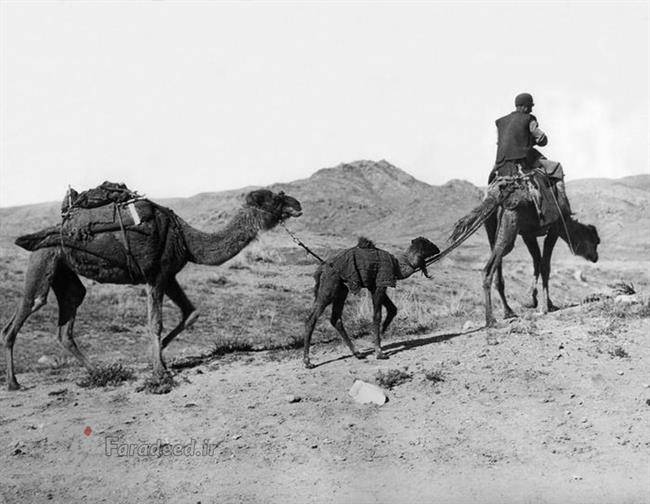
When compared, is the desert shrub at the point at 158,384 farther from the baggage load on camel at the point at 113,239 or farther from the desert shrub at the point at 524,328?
the desert shrub at the point at 524,328

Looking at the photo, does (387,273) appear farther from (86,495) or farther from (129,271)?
(86,495)

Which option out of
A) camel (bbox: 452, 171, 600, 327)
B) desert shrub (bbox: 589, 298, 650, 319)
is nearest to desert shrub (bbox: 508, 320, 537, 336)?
camel (bbox: 452, 171, 600, 327)

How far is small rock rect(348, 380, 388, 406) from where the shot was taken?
8.71m

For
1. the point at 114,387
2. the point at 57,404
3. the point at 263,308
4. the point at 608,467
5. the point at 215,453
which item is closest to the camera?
the point at 608,467

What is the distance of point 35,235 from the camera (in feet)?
36.0

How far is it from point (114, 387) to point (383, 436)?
4053 millimetres

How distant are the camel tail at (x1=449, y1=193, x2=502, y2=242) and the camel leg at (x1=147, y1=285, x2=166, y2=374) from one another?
4.52m

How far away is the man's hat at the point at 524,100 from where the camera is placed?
12.3 metres

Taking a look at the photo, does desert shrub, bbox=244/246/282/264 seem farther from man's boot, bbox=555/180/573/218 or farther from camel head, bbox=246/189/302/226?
camel head, bbox=246/189/302/226

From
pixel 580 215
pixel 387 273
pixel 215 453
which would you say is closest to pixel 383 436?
pixel 215 453

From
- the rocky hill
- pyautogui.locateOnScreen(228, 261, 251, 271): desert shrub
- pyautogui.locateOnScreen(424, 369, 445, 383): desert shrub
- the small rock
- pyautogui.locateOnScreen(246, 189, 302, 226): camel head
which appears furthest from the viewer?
the rocky hill

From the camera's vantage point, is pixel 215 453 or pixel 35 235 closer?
pixel 215 453

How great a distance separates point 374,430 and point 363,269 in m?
2.71

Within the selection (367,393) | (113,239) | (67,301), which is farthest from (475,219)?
(67,301)
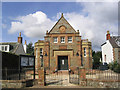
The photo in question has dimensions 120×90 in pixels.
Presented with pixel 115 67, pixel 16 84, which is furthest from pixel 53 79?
pixel 115 67

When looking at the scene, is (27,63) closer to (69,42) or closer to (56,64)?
(56,64)

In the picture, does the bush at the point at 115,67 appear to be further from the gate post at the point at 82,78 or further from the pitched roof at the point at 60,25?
the gate post at the point at 82,78

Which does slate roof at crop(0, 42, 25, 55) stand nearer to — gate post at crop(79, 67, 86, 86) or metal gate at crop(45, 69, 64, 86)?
metal gate at crop(45, 69, 64, 86)

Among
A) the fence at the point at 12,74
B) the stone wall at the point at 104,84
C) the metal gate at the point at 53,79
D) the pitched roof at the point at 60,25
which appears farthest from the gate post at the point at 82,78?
the pitched roof at the point at 60,25

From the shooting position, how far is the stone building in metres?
22.3

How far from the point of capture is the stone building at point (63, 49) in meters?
22.3

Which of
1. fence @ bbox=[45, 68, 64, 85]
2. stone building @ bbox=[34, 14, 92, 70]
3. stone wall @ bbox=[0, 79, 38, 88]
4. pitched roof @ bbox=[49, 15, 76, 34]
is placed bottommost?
fence @ bbox=[45, 68, 64, 85]

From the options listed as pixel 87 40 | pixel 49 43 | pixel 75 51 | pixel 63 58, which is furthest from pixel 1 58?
pixel 87 40

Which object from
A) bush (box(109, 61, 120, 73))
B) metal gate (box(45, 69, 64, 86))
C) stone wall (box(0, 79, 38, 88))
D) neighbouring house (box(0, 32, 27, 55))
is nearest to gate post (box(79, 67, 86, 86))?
metal gate (box(45, 69, 64, 86))

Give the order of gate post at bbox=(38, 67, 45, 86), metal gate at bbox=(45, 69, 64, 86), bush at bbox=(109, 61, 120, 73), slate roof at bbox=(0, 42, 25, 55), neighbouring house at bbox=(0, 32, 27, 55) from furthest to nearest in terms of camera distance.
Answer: slate roof at bbox=(0, 42, 25, 55) → neighbouring house at bbox=(0, 32, 27, 55) → bush at bbox=(109, 61, 120, 73) → metal gate at bbox=(45, 69, 64, 86) → gate post at bbox=(38, 67, 45, 86)

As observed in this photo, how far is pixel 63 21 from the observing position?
23.7m

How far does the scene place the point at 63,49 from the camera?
22.6 metres

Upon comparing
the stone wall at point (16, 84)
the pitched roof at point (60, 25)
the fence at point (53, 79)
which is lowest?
the fence at point (53, 79)

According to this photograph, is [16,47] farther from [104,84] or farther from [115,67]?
[104,84]
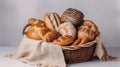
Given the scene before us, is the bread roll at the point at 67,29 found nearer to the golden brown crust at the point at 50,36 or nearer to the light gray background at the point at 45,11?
the golden brown crust at the point at 50,36

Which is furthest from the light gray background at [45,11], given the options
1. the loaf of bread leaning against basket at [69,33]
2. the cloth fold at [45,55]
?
the cloth fold at [45,55]

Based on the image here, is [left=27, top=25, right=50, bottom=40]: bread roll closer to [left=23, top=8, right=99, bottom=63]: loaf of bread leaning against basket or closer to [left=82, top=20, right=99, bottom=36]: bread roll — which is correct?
[left=23, top=8, right=99, bottom=63]: loaf of bread leaning against basket

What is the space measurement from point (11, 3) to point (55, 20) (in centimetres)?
44

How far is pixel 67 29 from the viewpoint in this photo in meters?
1.14

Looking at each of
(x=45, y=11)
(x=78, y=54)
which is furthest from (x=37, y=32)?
(x=45, y=11)

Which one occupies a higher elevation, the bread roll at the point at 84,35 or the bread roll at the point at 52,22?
the bread roll at the point at 52,22

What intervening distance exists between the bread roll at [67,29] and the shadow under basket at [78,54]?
64 mm

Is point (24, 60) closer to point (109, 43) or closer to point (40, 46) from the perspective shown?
point (40, 46)

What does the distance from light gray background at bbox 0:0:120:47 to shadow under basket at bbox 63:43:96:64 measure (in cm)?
43

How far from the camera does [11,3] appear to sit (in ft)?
5.06

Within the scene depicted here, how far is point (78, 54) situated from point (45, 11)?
0.50 meters

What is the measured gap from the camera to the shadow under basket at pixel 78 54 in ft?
3.62

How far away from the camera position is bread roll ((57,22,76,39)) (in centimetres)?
113

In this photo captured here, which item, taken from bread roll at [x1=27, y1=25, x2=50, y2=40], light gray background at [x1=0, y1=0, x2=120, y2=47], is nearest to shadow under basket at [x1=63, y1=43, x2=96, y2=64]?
bread roll at [x1=27, y1=25, x2=50, y2=40]
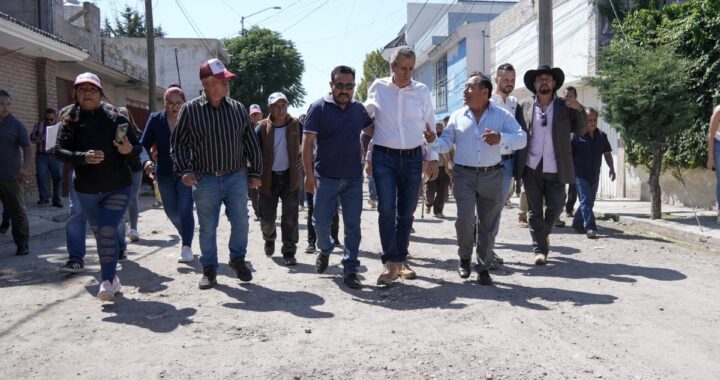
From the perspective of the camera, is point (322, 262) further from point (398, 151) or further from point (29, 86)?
point (29, 86)

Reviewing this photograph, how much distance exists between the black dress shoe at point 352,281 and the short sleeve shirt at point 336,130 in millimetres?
860

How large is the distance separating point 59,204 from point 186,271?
7377 millimetres

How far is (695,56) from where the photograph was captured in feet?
35.2

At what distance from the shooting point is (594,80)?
9773mm

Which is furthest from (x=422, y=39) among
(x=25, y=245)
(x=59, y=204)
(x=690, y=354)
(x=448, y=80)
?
(x=690, y=354)

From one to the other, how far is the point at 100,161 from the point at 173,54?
118 feet

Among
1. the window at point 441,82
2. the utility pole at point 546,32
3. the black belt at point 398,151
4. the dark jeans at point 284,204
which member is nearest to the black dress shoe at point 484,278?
the black belt at point 398,151

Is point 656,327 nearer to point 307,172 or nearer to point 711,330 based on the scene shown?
point 711,330

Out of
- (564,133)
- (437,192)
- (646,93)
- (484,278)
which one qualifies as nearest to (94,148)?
(484,278)

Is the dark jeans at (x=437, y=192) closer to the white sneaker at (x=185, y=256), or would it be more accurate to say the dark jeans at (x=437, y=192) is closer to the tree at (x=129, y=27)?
the white sneaker at (x=185, y=256)

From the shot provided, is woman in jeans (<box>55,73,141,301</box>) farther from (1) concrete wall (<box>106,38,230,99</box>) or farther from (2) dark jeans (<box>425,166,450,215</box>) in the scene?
(1) concrete wall (<box>106,38,230,99</box>)

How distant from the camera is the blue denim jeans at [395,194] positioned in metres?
5.69

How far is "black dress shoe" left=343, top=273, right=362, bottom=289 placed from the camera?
5.68 meters

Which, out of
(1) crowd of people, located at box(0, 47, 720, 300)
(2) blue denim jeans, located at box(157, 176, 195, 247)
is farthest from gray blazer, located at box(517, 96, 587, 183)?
(2) blue denim jeans, located at box(157, 176, 195, 247)
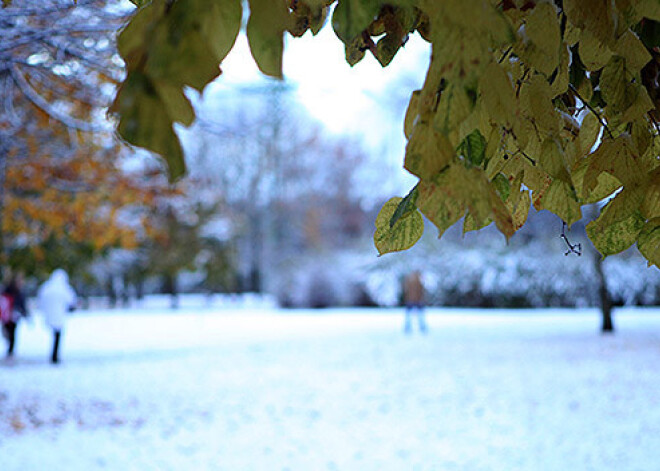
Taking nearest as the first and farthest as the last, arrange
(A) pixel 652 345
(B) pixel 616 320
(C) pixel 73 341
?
(A) pixel 652 345, (C) pixel 73 341, (B) pixel 616 320

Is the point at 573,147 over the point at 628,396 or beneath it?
over

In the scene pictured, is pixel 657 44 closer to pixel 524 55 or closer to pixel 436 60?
pixel 524 55

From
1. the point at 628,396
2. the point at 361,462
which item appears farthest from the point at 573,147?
the point at 628,396

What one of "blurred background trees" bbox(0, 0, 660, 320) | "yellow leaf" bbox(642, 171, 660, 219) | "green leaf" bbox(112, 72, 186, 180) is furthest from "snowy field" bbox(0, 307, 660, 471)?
"green leaf" bbox(112, 72, 186, 180)

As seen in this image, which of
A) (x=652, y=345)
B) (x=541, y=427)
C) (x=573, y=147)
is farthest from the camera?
(x=652, y=345)

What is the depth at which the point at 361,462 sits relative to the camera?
530 centimetres

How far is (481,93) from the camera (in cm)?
83

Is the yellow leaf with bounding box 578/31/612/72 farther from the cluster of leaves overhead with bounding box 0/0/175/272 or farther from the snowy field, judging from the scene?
the snowy field

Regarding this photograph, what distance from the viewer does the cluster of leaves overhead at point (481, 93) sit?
62 centimetres

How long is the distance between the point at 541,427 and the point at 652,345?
22.0 ft

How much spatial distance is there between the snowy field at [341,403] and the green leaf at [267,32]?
4.90m

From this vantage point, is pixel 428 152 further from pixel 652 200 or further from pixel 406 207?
pixel 652 200

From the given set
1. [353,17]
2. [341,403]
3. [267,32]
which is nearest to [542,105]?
[353,17]

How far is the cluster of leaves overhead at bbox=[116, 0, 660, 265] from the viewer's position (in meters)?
0.62
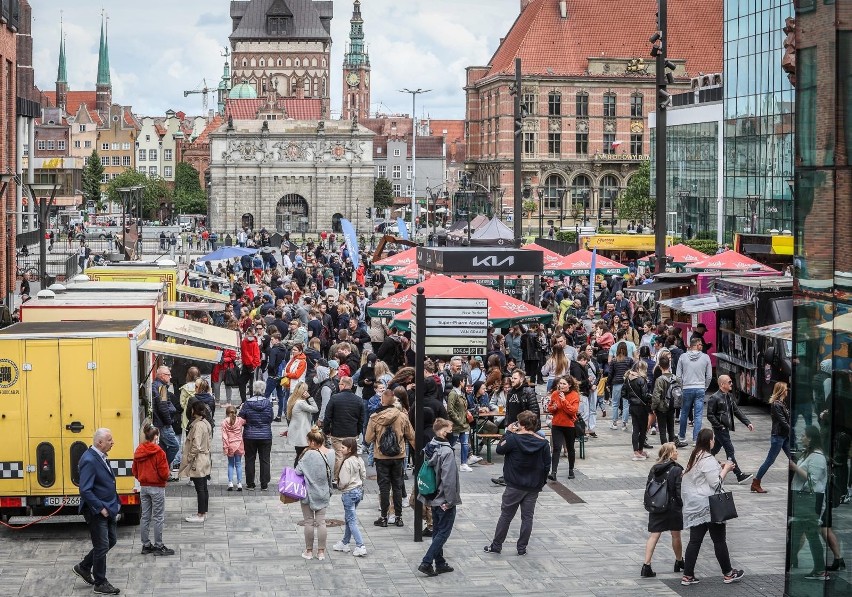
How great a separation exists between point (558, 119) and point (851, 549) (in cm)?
10037

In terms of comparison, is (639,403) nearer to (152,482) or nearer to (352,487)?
(352,487)

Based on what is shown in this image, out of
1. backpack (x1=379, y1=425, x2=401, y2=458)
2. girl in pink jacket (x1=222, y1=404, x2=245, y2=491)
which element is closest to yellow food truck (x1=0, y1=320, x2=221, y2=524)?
girl in pink jacket (x1=222, y1=404, x2=245, y2=491)

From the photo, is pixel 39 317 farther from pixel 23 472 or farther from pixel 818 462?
pixel 818 462

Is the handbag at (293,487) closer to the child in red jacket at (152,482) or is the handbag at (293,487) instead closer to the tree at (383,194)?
the child in red jacket at (152,482)

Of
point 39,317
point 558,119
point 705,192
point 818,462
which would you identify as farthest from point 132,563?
point 558,119

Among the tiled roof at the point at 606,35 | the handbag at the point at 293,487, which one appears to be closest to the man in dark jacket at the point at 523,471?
the handbag at the point at 293,487

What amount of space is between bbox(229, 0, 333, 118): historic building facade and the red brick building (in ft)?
222

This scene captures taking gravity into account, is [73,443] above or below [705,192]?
below

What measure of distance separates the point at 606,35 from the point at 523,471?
323ft

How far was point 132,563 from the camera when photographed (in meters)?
13.6

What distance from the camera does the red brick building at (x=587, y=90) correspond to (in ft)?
353

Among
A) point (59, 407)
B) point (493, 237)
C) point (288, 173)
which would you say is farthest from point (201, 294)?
point (288, 173)

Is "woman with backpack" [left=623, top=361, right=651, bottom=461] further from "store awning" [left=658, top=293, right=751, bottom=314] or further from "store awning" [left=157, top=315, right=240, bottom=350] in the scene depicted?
"store awning" [left=157, top=315, right=240, bottom=350]

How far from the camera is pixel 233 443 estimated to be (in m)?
16.9
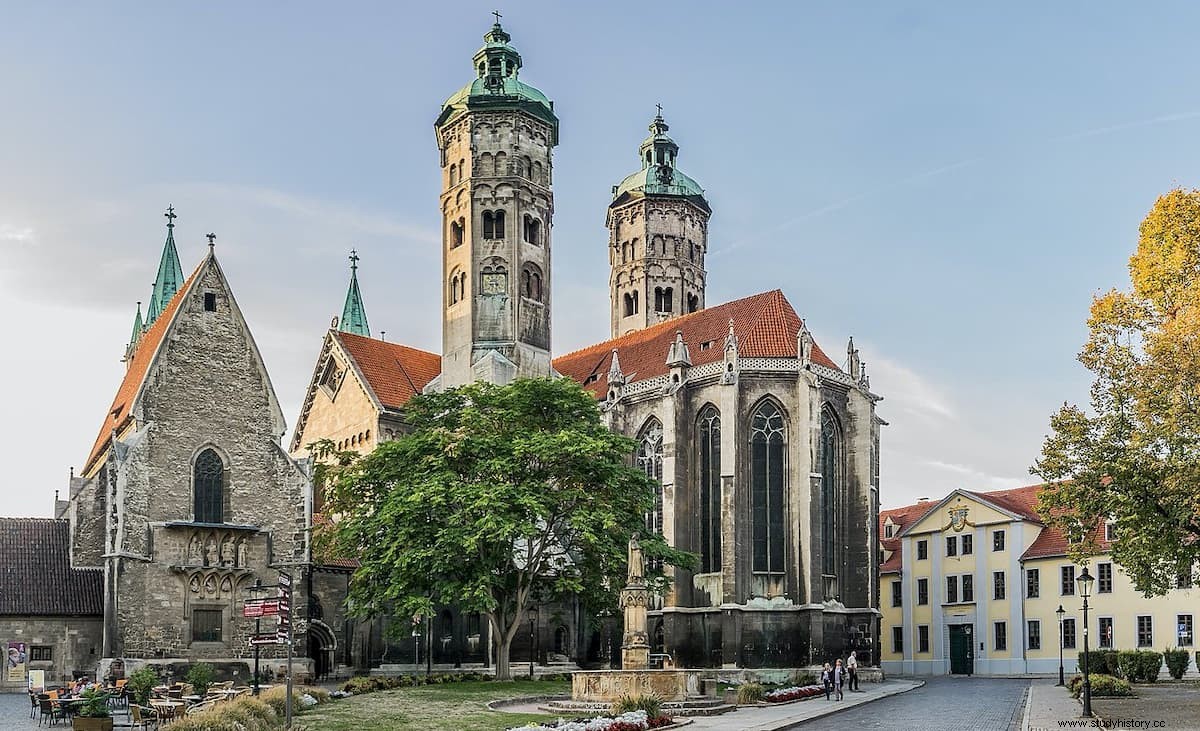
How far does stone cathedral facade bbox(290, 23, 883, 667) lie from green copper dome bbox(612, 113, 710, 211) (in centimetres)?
1951

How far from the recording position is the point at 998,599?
65.8 meters

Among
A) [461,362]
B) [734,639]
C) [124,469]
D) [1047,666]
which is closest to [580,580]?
[734,639]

◆ Exercise instructions: Give again, word for word, the lines of the material between the line holding "What does the" and the line holding "0.50 meters", inclusive.

◆ Solution for this exercise:
What does the distance from light gray background at bbox 0:0:120:47 to shadow under basket at bbox 63:43:96:64 measure (in cm)?
43

How far from the camera does [11,3] appear to sit (in ft)?
5.06

Within the scene depicted here, how far is point (78, 54) situated from point (45, 11)?
0.50 meters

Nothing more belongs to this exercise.